Health Histories Seminar: Claire Turner

Claire Turner from the University of Leeds presents a paper entitled ‘Household Intimacy during Outbreaks of Plague.’

Comprised of various inhabitants such as blood relatives, servants, apprentices, and journeymen, households were institutions where different tactile relationships played out on a day-to-day basis.

The sense of touch was important in experiences of bodily intimacy in the early modern period. Husband and wife engaged in a passionate embrace while parents hugged and cradled their children.

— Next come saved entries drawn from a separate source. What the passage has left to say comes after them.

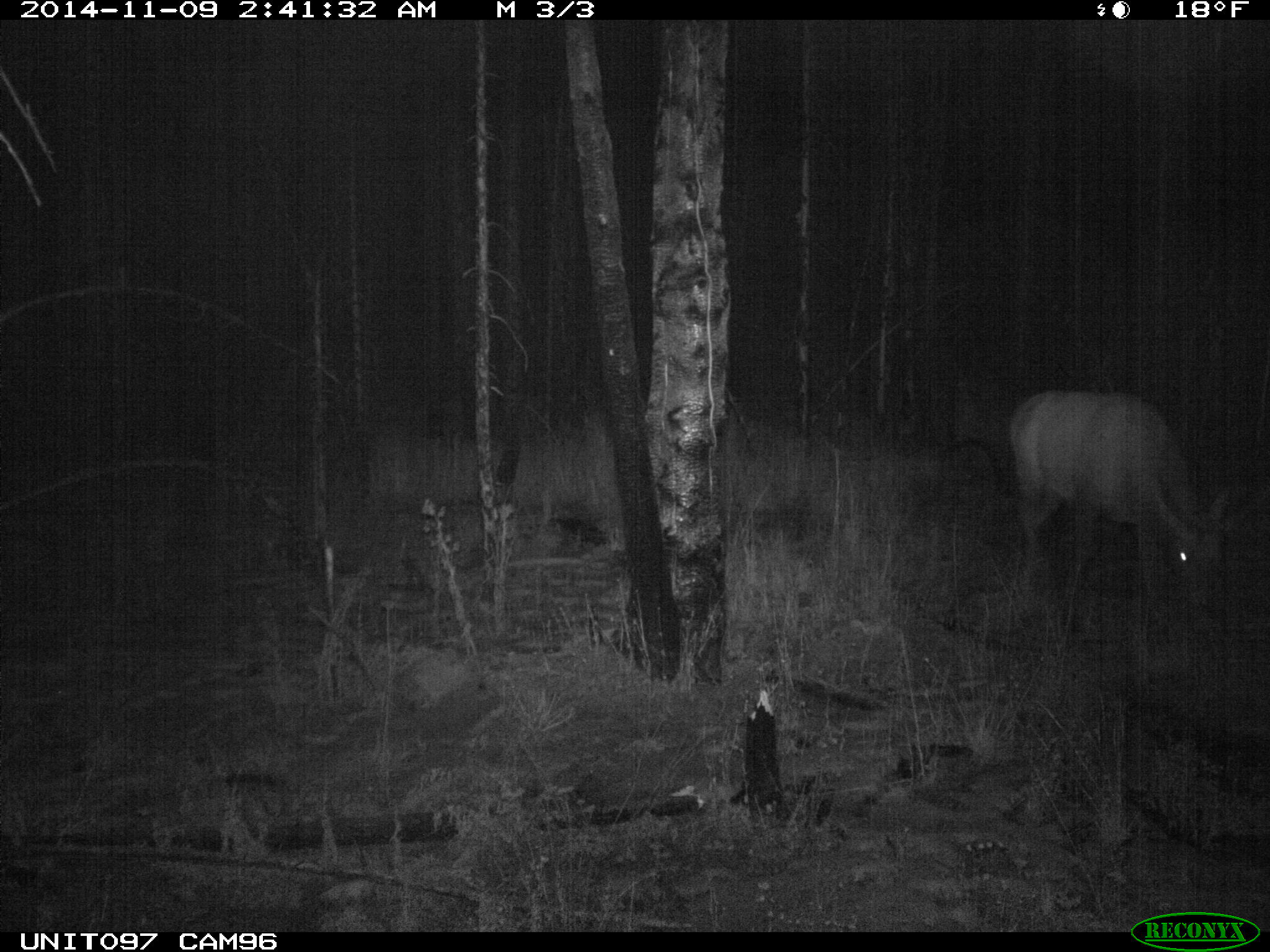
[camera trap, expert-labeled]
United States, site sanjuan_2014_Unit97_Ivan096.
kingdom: Animalia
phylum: Chordata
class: Mammalia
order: Artiodactyla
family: Cervidae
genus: Cervus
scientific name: Cervus elaphus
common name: red deer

Though most early modern people believed that plague was spread primarily by miasma or foul air, many also believed that plague could be communicated through physical touch or contagion. As a result, intimate touch was perceived to be dangerous and potentially infectious, sometimes to the extent that a warm embrace became almost non-existent.

This paper explores the significance of attempts to avoid contracting the plague by maintaining a degree of distance from one’s own family.

Mothers, fathers, husbands, wives, children and servants all feared making physical contact with each other due to the risk that they might either catch or spread disease.

Cultures of touch were instead characterised by feelings of fear and suspicion along with a desire to maintain physical distance. These fears surrounding bodily intimacy reinforced patriarchal dynamics of touch and disease vulnerability in the early modern period.

Certain people within the household unit were thought to be at an increased risk of spreading the plague precisely because their social status determined who and what they touched.

My paper argues that there was a power play at work in ideas about disease transmission and susceptibility, particularly in relation to the sense of touch.

About the speaker

Claire Turner is finishing her PhD entitled ‘Sensing the Plague in Seventeenth-Century England’ in the School of History at the University of Leeds.

She has recently published an article entitled ‘Intersensory Experiences of the Plague in Seventeenth-Century London’ with the Social History of Medicine, which you can learn more about on the journal’s website.

Claire teaches early modern history and medical history at Leeds and at the Universities of Sheffield and York.